Psoriasis is a chronic inflammatory disease of the skin with highly complex pathogenesis. In this study, we identified lncRNA SPRR2C (small proline-rich protein 2C) as a hub gene with a critical effect on the pathogenesis of psoriasis and response to treatment using both weighted gene coexpression network analysis (WGCNA) and differential expression analysis. SPRR2C expression was significantly upregulated in both psoriatic lesion samples and HaCaT cell lines in response to IL-22 treatment. After SPRR2C knockdown, IL-22-induced suppression of HaCaT proliferation, changes in the KRT5/14/1/10 protein levels, and suppression of the IL-1β, IL-6, and TNF-α mRNA levels were dramatically reversed. In the coexpression network with SPRR2C based on GSE114286, miR-330 was significantly negatively correlated with SPRR2C, while STAT1 and S100A7 were positively correlated with SPRR2C. By binding to miR-330, SPRR2C competed with STAT1 and S100A7 to counteract miR-330-mediated suppression of STAT1 and S100A7. MiR-330 overexpression also reversed the IL-22-induced changes in HaCaT cell lines; in response to IL-22 treatment, miR-330 inhibition significantly attenuated the effects of SPRR2C knockdown. STAT1 and S100A7 expression was significantly upregulated in psoriatic lesion samples. The expression of miR-330 had a negative correlation with the expression of SPRR2C, while the expression of SPRR2C had a positive correlation with the expression of STAT1 and S100A7. Thus, SPRR2C modulates the IL-22-stimulated HaCaT cell phenotype through the miR-330/STAT1/S100A7 axis. WGCNA might uncover additional biological pathways that are crucial in the pathogenesis and response to the treatment of psoriasis.

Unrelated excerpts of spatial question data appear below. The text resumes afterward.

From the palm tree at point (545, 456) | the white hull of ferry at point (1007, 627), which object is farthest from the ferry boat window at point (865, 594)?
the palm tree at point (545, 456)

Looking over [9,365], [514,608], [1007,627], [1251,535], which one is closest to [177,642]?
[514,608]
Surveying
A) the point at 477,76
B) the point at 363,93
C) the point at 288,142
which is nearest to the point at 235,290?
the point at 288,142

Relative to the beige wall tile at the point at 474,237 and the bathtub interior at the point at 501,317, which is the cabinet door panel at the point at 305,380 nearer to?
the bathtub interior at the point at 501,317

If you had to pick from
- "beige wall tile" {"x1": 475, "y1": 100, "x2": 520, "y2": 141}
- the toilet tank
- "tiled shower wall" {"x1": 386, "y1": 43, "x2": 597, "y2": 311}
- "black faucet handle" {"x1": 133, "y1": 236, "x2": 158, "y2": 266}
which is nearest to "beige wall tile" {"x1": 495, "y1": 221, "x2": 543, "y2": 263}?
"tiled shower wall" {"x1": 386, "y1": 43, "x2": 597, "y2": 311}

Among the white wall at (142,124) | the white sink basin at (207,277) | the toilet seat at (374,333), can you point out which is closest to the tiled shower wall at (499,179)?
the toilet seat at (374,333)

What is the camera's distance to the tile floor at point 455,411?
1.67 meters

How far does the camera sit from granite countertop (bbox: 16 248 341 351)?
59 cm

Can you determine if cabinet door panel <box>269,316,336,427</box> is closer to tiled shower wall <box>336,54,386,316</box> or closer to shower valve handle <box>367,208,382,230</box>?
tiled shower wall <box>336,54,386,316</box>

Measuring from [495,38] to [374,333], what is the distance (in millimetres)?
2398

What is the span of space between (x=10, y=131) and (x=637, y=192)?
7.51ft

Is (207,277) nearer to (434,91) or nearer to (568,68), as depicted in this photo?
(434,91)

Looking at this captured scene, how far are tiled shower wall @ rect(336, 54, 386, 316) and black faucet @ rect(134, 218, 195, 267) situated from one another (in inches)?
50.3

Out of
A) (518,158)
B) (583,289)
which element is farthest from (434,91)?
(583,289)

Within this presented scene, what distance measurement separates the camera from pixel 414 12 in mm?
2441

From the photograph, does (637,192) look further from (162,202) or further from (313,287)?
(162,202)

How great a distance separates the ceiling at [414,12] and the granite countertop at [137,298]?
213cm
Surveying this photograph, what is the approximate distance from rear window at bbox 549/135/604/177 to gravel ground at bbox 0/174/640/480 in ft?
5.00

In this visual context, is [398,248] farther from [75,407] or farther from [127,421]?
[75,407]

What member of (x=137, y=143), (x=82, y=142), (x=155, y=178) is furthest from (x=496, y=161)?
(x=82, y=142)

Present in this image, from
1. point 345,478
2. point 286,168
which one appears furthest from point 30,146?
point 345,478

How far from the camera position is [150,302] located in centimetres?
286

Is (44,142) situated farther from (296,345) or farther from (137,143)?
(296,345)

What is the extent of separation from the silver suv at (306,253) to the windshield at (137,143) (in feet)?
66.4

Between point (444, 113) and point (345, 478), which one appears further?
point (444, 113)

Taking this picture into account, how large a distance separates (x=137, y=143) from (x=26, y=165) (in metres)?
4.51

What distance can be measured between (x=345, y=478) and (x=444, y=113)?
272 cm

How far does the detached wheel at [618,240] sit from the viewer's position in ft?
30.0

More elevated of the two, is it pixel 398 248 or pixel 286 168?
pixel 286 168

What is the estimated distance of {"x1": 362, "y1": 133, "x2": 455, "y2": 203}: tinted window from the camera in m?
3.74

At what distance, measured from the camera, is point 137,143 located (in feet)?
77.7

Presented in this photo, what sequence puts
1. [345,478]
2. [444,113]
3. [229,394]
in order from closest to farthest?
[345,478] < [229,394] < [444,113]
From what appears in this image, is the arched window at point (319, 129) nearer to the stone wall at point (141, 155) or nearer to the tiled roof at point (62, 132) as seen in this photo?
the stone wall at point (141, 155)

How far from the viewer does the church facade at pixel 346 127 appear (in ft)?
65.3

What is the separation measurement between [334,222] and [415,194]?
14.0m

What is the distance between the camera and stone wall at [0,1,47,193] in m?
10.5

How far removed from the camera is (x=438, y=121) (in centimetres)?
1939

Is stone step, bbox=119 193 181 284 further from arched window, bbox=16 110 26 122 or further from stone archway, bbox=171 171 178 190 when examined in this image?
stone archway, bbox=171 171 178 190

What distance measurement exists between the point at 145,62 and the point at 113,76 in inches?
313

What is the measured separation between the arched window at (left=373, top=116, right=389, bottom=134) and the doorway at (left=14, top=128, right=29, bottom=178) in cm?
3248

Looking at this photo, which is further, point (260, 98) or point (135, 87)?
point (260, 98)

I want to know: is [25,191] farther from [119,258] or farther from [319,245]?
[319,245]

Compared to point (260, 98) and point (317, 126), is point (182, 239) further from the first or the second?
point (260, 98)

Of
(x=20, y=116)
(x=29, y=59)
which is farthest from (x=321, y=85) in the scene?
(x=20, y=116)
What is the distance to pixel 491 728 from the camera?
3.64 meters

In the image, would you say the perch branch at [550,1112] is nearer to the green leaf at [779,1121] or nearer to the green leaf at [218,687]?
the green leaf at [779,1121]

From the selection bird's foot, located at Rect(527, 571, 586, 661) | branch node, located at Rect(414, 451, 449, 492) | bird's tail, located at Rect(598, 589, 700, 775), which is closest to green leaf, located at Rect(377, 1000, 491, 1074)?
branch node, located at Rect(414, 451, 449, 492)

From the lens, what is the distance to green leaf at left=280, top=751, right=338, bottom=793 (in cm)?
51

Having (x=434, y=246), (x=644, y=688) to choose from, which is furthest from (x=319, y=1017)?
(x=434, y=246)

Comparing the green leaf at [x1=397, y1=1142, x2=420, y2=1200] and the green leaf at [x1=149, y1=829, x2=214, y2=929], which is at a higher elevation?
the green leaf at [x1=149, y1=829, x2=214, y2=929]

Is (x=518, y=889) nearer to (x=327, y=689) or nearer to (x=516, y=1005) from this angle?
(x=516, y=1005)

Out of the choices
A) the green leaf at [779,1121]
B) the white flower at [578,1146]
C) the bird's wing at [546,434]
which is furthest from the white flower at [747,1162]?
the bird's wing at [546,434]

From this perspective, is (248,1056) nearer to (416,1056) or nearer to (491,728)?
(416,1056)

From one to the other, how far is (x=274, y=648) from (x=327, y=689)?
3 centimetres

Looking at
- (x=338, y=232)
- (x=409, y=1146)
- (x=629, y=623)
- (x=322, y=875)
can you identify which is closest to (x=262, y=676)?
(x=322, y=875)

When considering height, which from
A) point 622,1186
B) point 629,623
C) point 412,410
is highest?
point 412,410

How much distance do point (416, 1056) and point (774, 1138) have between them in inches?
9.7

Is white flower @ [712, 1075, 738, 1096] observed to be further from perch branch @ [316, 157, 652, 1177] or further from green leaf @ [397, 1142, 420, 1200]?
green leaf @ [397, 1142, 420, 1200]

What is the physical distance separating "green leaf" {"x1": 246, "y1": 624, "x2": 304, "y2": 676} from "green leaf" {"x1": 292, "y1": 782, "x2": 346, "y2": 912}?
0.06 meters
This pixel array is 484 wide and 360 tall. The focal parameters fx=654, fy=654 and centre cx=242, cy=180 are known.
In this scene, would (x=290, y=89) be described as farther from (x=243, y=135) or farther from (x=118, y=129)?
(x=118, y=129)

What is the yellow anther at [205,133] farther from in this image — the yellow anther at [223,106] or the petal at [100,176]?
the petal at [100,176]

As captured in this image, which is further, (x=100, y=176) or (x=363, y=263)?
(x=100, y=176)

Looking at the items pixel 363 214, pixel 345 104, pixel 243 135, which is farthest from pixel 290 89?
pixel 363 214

牛皮癣是一种发病机制高度复杂的慢性皮肤炎症性疾病。在这项研究中，我们使用加权基因共表达网络分析 (WGCNA) 和差异表达分析，确定了 lncRNA SPRR2C（富含脯氨酸的小蛋白 2C）作为一个中心基因，对银屑病的发病机制和治疗反应具有关键影响。 IL-22 治疗后，银屑病病变样本和 HaCaT 细胞系中 SPRR2C 表达显着上调。 SPRR2C 敲低后，IL-22 诱导的 HaCaT 增殖抑制、KRT5/14/1/10 蛋白水平的变化以及 IL-1β、IL-6 和 TNF-α mRNA 水平的抑制均显着逆转。在基于GSE114286的与SPRR2C的共表达网络中，miR-330与SPRR2C显着负相关，而STAT1和S100A7与SPRR2C正相关。通过与 miR-330 结合，SPRR2C 与 STAT1 和 S100A7 竞争，抵消 miR-330 介导的 STAT1 和 S100A7 抑制。 MiR-330 过表达还逆转了 HaCaT 细胞系中 IL-22 诱导的变化；作为对 IL-22 治疗的反应，miR-330 抑制显着减弱了 SPRR2C 敲低的效果。银屑病病变样本中 STAT1 和 S100A7 表达显着上调。 miR-330的表达量与SPRR2C的表达量呈负相关,SPRR2C的表达量与STAT1、S100A7的表达量呈正相关。因此，SPRR2C 通过 miR-330/STAT1/S100A7 轴调节 IL-22 刺激的 HaCaT 细胞表型。 WGCNA 可能会发现在银屑病的发病机制和治疗反应中至关重要的其他生物学途径。